======== AUSGEWÄHLTE TEXTSTELLE ========

Da scheint ein wenig durch, was viele Menschen – ob kirchennah oder nicht – noch immer mit der Gottesformel verbinden: dass in der Öffentlichkeit auch ein Zeichen der Demut vor der Größe des Amtes und der Bedeutung seiner Anforderungen gegeben wird. Politische Macht hat immer ihre Grenzen. Wer um Gottes Hilfe bittet, hat solche Grenzen vor Augen und scheint sich auch mit der Formel vor der Gefahr der Hybris wappnen zu wollen. 

Nun werden neben Olaf Scholz weitere neue Minister der Ampel-Koalition den gekürzten Eid auf die Verfassung bevorzugen, wie die prominenten und gleichfalls konfessionslosen Politiker Robert Habeck (Grüne) und Christian Lindner (FDP). Diesmal allerdings ist der Verzicht auch Teil ihres politischen Programms, wie es zumindest im Koalitionsvertrag niedergelegt ist. Denn danach soll es in der kommenden Legislaturperiode Reformen beim kirchlichen Arbeitsrecht geben, eine neue Form der Aufarbeitung sexualisierter Gewalt gefunden und vor allem die Ablösung der sogenannten Staatsleistungen für Kirchen schrittweise umgesetzt werden. Etwas mehr als 550 Millionen Euro sind es immerhin, die die Länder bisher beiden christlichen Kirchen jährlich zahlen.

Das Geld gilt noch immer als Entschädigung für die Enteignungen während der Zeit der Säkularisation zu Beginn des 19. Jahrhunderts. Über Sinn und Unsinn solcher Zahlungen ist dezent zwar schon früher immer mal wieder öffentlich nachgedacht worden, doch jetzt scheint die „Ablösung“ konkreter zu werden; und für die will man – wie verlautet – einen „fairen Rahmen“ finden.

Dagegen ist die Eidesformel kaum mehr als ein dekoratives Element. Aber sie markiert eine enorm wichtige Nahtstelle zwischen Staat und Kirche hierzulande. Das Verhältnis der beiden „Partner“ ist in Deutschland ja nicht sauber geklärt. Natürlich sind wir kein Kirchenstaat, aber auch kein streng laizistisches Gebilde wie etwa Frankreich. Gelegentlich ist in Deutschland von einem sanften Laizismus die Rede, was mehr nach rheinischer Lösung klingt.

Und dieses schwierige Verhältnis hat eine lange Geschichte. Denn „So wahr mir Gott helfe“ ist nur die friedfertige Fassung eines anderen Rufs nach Gottes Beistand im politischen Kontext. Weitaus martialischer ist das Umfeld der Bitte „Gott mit uns“. Dieser Wahlspruch des preußischen Königshauses findet sich seit Mitte des 19. Jahrhunderts auf den Koppelschlössern der Soldaten wieder und fand sogar in den ersten Jahren der Bundeswehr noch Verwendung. Der Soldatenschwur ist der exekutive Gleichschritt von Staat und Kirche; der Amtseid ist seine legislative Entsprechung.

======== BEREITGESTELLTES MATERIAL ========

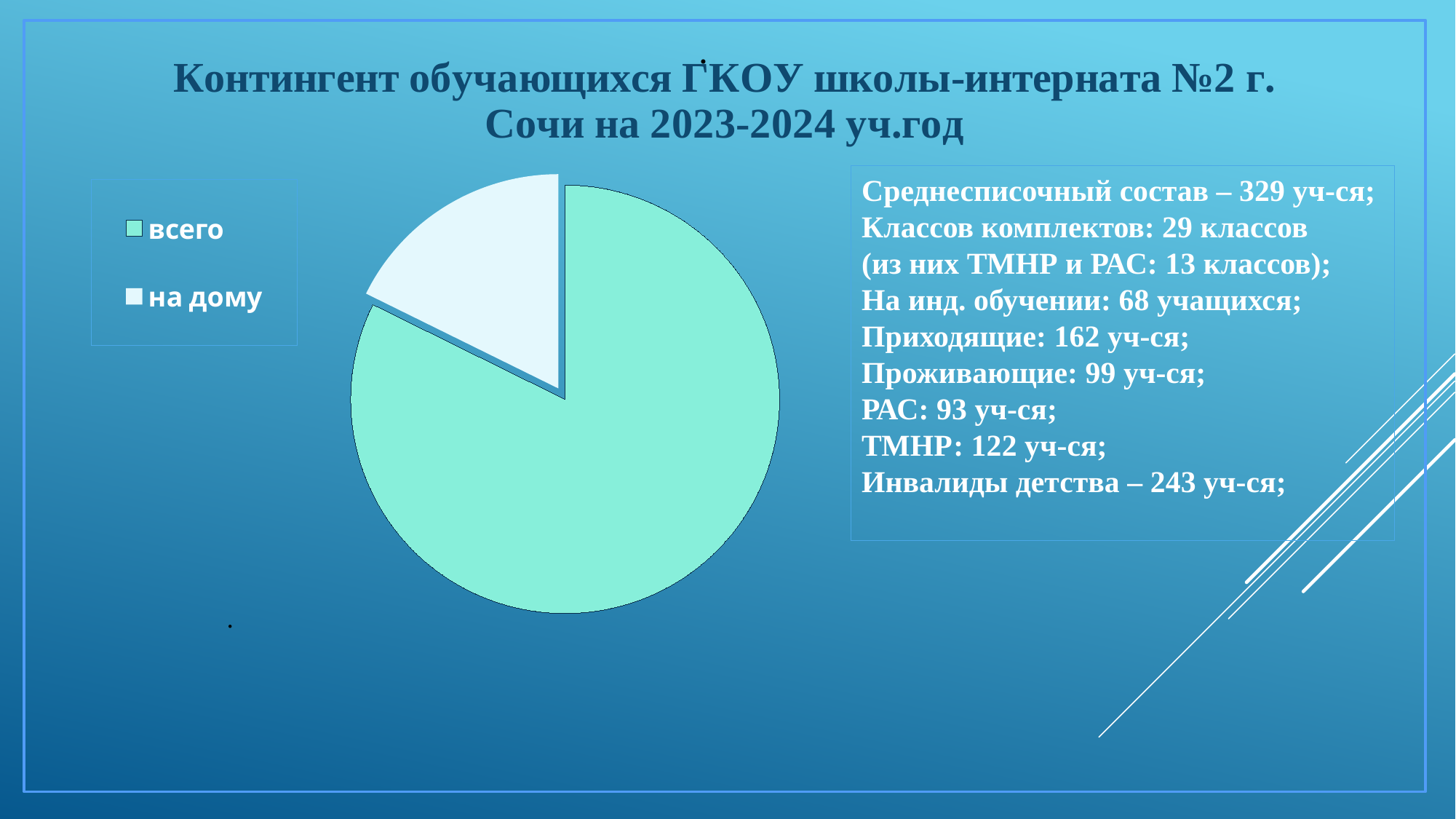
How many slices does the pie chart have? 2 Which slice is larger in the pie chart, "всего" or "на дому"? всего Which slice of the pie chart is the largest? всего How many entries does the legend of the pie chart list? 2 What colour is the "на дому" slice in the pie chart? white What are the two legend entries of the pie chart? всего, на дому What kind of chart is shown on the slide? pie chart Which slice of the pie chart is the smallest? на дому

========
======== BEREITGESTELLTES MATERIAL ========

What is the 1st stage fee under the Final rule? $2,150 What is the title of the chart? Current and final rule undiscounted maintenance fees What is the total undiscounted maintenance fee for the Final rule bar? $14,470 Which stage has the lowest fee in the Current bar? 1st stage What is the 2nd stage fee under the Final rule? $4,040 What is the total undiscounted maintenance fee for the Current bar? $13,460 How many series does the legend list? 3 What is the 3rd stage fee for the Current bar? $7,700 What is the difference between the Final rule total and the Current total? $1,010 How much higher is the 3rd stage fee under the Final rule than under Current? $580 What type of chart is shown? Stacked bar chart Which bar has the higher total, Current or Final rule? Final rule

========

**AUFGABENSTELLUNG**.
1. Schreiben Sie aus der Textstelle zum Amtseid den Abschnitt zwischen „Dagegen ist die“ und „rheinischer Lösung klingt.“ einschließlich dieser beiden Stellen wörtlich ab.
2. Beantworten Sie anhand der Textstelle zum Amtseid die folgenden Fragen.
(a) Wie viel Geld zahlen die Länder bisher jährlich an die beiden christlichen Kirchen?
(b) Als Entschädigung wofür gilt dieses Geld noch immer?
(c) Wessen Wahlspruch ist „Gott mit uns“?
Die Auflistung ist hierfür ohne Belang.

**LÖSUNGEN**.
1.
Dagegen ist die Eidesformel kaum mehr als ein dekoratives Element. Aber sie markiert eine enorm wichtige Nahtstelle zwischen Staat und Kirche hierzulande. Das Verhältnis der beiden „Partner“ ist in Deutschland ja nicht sauber geklärt. Natürlich sind wir kein Kirchenstaat, aber auch kein streng laizistisches Gebilde wie etwa Frankreich. Gelegentlich ist in Deutschland von einem sanften Laizismus die Rede, was mehr nach rheinischer Lösung klingt.

2.
(a) Etwas mehr als 550 Millionen Euro.
(b) Für die Enteignungen während der Zeit der Säkularisation zu Beginn des 19. Jahrhunderts.
(c) Der Wahlspruch des preußischen Königshauses.